Exercice écrit 1:
Dans la liste des données, recopiez les lignes allant de celle qui contient « Looking at rock » jusqu'à la dernière ligne de la liste, en remplaçant « khaki shorts » par « beige shorts » sans rien modifier d'autre. Laissez les images de côté.

Document source:
Ça commence comme un polar un peu singulier, un peu fantastique, par la voix d’un petit garçon qui raconte tout ce qui s’est passé juste après sa mort. Cette histoire, qui pourrait arriver n’importe où, se déroule en Corse, et la beauté des lieux, si elle n’empêche pas les humains de se démolir avec entêtement, donne un décor majestueux à la tragédie. Elle l’accompagne aussi du poids particulièrement lourd des rôles traditionnels, du contrôle collectif.
L’enfant a été tué d’un coup de fusil, mais on sait assez vite que cette péripétie, sa mort, n’est qu’un prétexte narratif. En fait elle est accidentelle, il a été tué d’une balle perdue lors d’une chasse. Et sans doute un petit de cet âge n’aurait pas dû se trouver tout seul sur ce sentier de montagne où a cours une battue. Ainsi flottant dans cet espace un peu indéfini de sa mort récente, Dominique nous raconte tout de sa courte vie, onze ans. Il remonte le temps et le descend aussi en assistant aux évènements qui ont lieu après sa disparition. La narration est ainsi faite que le plus souvent il se glisse dans la subjectivité des vivants et dans leurs sentiments, leurs sensations, pour décrire ce qui se passe, comme s’il ne le percevait que par eux. « Mais les enfants morts ont l’énergie de leur jeunesse ! Ils n’ont pas tellement envie de quitter la terre et s’accrochent plus que les autres aux vivants. »
Peu à peu apparaît, de façon de plus en plus nette, le couple qui a présidé à cette vie, et en a entraîné la fin. Piégé comme un petit animal sans choix entre un père alcoolique en roue libre et une mère dans le déni qui ne cesse de se battre au lieu de fuir, il entend ses G. I. Joe déblatérer des discours misogynes. Il souffre d’une crise de somnambulisme, se referme sur lui-même. Il cherche le secours d’une présence bienveillante et surtout qui se soucie au moins un peu de lui, et c’est la vieille Lucie, auprès de laquelle il trouve un peu de paix.

Liste des données:
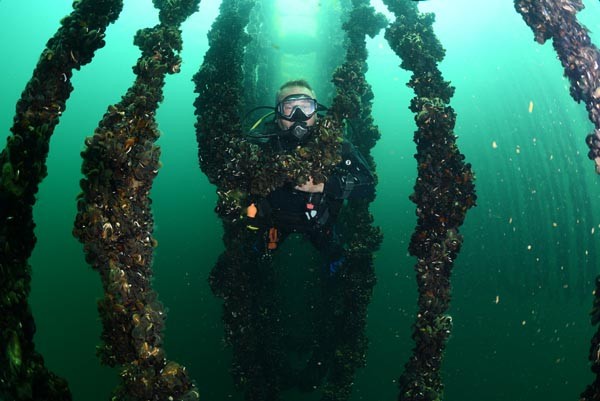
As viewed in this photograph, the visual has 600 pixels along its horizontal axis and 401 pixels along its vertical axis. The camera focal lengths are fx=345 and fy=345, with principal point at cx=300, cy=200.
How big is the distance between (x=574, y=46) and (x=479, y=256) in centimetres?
3298

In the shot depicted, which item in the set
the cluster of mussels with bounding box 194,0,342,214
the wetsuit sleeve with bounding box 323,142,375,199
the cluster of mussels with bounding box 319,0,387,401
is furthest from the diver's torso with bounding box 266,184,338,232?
the cluster of mussels with bounding box 194,0,342,214

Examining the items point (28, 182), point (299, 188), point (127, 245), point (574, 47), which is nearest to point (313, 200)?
point (299, 188)

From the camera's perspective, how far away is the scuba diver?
19.7 ft

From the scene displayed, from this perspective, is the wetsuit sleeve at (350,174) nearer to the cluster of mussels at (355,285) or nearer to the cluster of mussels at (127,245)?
the cluster of mussels at (355,285)

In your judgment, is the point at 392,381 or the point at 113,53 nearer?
the point at 392,381

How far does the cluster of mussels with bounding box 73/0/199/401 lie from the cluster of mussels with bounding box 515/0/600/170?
4.09 meters

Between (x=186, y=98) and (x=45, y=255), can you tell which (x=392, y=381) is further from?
(x=186, y=98)

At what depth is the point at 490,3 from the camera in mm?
26125

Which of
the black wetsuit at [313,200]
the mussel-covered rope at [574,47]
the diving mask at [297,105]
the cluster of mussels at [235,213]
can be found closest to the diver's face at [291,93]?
the diving mask at [297,105]

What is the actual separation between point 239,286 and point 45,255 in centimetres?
3195

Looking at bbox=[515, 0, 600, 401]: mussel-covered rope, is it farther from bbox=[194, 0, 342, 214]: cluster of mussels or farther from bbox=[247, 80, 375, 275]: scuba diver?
bbox=[247, 80, 375, 275]: scuba diver

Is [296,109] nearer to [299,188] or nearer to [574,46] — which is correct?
[299,188]

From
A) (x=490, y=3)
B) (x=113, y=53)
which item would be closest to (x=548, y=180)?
(x=490, y=3)

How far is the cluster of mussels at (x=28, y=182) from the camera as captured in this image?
94.2 inches
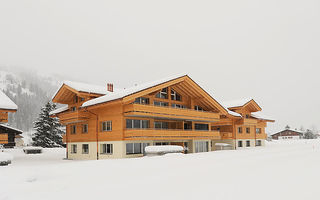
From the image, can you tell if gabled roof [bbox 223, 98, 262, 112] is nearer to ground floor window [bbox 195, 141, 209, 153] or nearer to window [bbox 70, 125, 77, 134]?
ground floor window [bbox 195, 141, 209, 153]

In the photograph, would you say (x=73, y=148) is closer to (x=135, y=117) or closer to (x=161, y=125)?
(x=135, y=117)

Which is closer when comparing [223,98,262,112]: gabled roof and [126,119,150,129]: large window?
[126,119,150,129]: large window

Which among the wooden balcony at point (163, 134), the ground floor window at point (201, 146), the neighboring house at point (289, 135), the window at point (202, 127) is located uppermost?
the window at point (202, 127)

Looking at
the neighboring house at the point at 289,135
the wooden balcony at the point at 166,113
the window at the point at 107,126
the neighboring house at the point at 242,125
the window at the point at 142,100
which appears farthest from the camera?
the neighboring house at the point at 289,135

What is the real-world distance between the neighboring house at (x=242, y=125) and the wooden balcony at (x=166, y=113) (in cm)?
815

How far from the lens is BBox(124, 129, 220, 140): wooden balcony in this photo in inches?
1163

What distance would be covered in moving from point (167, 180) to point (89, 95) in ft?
71.4

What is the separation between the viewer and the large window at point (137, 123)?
31.0 meters

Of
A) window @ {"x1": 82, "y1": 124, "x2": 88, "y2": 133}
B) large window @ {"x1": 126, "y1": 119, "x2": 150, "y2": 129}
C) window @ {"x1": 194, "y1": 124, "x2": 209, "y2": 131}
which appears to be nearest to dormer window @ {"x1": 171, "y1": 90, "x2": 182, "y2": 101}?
window @ {"x1": 194, "y1": 124, "x2": 209, "y2": 131}

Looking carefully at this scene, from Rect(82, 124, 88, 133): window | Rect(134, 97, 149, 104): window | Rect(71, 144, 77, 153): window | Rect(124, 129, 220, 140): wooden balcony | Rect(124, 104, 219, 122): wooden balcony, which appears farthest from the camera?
Rect(71, 144, 77, 153): window

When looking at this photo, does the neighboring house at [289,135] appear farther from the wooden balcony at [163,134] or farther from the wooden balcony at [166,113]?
the wooden balcony at [163,134]

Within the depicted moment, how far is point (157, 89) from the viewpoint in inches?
1241

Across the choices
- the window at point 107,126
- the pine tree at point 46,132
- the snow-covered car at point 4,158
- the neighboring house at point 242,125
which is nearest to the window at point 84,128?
the window at point 107,126

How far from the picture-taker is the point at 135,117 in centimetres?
3136
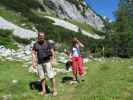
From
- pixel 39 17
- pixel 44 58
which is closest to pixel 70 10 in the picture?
pixel 39 17

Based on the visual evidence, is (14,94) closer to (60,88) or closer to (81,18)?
(60,88)

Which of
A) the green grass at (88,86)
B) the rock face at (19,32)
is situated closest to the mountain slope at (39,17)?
Answer: the rock face at (19,32)

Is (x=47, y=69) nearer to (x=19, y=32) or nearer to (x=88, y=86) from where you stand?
(x=88, y=86)

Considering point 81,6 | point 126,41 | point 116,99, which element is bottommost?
point 116,99

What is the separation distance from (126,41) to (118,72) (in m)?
47.5

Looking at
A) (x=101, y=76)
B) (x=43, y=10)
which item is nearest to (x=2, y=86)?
(x=101, y=76)

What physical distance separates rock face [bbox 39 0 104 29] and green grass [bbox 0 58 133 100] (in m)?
94.4

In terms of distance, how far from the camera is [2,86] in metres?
20.8

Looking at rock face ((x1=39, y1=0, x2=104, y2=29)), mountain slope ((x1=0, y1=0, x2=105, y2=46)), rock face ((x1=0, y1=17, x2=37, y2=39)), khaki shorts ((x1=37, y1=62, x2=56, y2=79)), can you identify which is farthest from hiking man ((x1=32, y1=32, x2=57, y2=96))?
rock face ((x1=39, y1=0, x2=104, y2=29))

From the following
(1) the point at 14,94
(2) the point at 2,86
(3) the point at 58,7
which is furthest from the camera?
(3) the point at 58,7

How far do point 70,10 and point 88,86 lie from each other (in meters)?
120

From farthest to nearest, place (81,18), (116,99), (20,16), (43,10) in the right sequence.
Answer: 1. (81,18)
2. (43,10)
3. (20,16)
4. (116,99)

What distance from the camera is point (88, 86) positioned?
19500mm

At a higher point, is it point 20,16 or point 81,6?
point 81,6
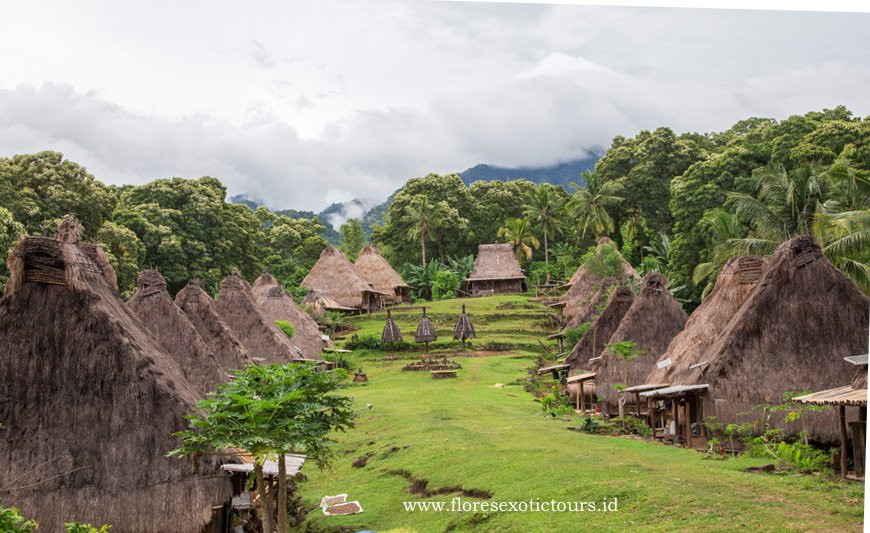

Exercice écrit 2:
Résumez en deux phrases le texte sur l'histoire de Dominique.

Résultat attendu 1:
Looking at rock face ((x1=39, y1=0, x2=104, y2=29)), mountain slope ((x1=0, y1=0, x2=105, y2=46)), rock face ((x1=0, y1=17, x2=37, y2=39)), beige shorts ((x1=37, y1=62, x2=56, y2=79)), can you identify which is farthest from hiking man ((x1=32, y1=32, x2=57, y2=96))?
rock face ((x1=39, y1=0, x2=104, y2=29))

From the following
(1) the point at 14,94
(2) the point at 2,86
(3) the point at 58,7
which is furthest from the camera?
(3) the point at 58,7

How far do point 70,10 and point 88,86 lie from each other (in meters)?
120

From farthest to nearest, place (81,18), (116,99), (20,16), (43,10) in the right sequence.
Answer: 1. (81,18)
2. (43,10)
3. (20,16)
4. (116,99)

What distance from the camera is point (88, 86) positioned?
19500mm

At a higher point, is it point 20,16 or point 81,6?
point 81,6

Résultat attendu 2:
Dans cette histoire qui se déroule en Corse, Dominique, un garçon de onze ans tué par une balle perdue lors d'une chasse, raconte sa courte vie et ce qui se passe après sa mort, souvent à travers les sentiments et les sensations des vivants. Peu à peu apparaît le couple formé par un père alcoolique et une mère dans le déni, entre lesquels il était piégé, tandis qu'il trouvait un peu de paix auprès de la vieille Lucie.